> [Exercise goal] Pick out every line below that contains the word "glove", paying attention to case, and copy each of those lines.

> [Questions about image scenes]
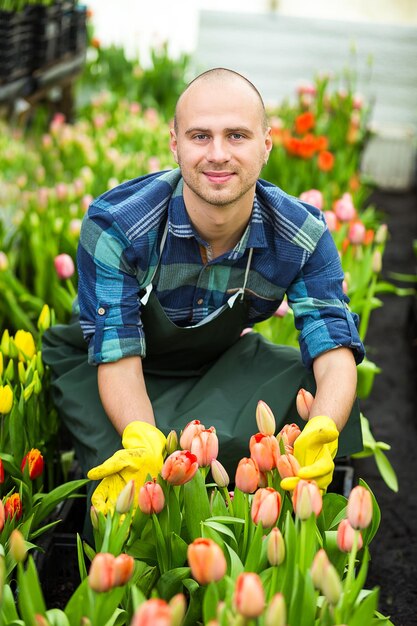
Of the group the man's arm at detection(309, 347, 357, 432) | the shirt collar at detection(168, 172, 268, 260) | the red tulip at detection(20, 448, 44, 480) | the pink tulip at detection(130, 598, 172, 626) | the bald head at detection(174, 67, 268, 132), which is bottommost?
the red tulip at detection(20, 448, 44, 480)

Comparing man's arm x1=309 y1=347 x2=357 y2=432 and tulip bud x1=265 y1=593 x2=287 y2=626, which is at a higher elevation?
tulip bud x1=265 y1=593 x2=287 y2=626

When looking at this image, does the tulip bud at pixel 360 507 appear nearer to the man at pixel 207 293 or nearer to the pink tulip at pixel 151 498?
the pink tulip at pixel 151 498

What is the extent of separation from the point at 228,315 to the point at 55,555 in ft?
1.80

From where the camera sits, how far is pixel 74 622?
1088 millimetres

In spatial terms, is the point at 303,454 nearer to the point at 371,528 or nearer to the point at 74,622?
the point at 371,528

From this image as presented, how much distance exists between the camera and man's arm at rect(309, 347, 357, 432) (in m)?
1.55

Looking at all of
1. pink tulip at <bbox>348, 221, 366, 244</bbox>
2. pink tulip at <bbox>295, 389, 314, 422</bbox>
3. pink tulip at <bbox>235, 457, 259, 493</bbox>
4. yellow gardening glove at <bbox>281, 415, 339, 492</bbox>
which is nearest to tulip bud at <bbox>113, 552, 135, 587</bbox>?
pink tulip at <bbox>235, 457, 259, 493</bbox>

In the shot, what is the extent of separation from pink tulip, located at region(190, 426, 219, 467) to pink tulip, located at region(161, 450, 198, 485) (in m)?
0.02

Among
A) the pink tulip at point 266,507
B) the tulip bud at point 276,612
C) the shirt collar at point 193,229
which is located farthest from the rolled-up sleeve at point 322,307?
the tulip bud at point 276,612

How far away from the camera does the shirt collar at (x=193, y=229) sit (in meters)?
1.68

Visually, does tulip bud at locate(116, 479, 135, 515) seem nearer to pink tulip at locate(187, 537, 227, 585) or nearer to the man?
pink tulip at locate(187, 537, 227, 585)

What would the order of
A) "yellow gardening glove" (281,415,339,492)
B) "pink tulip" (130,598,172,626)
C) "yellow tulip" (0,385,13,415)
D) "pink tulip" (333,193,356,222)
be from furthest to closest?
"pink tulip" (333,193,356,222)
"yellow tulip" (0,385,13,415)
"yellow gardening glove" (281,415,339,492)
"pink tulip" (130,598,172,626)

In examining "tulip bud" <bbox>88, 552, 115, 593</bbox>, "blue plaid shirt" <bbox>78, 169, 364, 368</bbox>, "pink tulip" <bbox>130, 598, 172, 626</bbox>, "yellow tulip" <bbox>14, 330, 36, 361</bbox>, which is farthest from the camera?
"yellow tulip" <bbox>14, 330, 36, 361</bbox>

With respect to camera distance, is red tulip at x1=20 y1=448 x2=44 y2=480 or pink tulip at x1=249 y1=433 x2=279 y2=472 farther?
red tulip at x1=20 y1=448 x2=44 y2=480
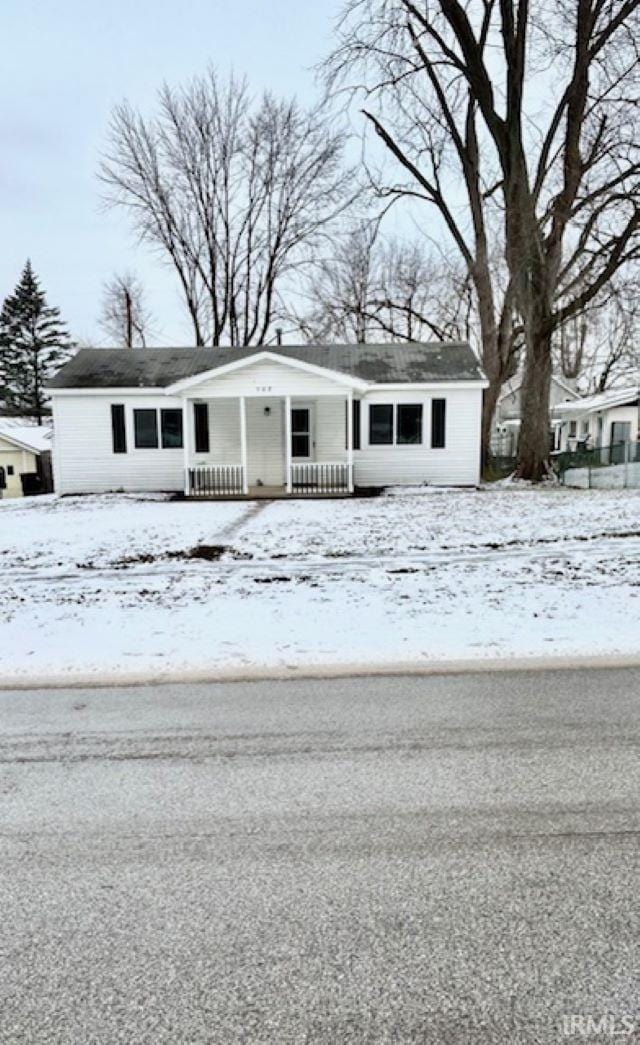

> [Right answer]
4. yellow gardening glove at <bbox>281, 415, 339, 492</bbox>
A) "yellow gardening glove" (281,415,339,492)
"yellow gardening glove" (281,415,339,492)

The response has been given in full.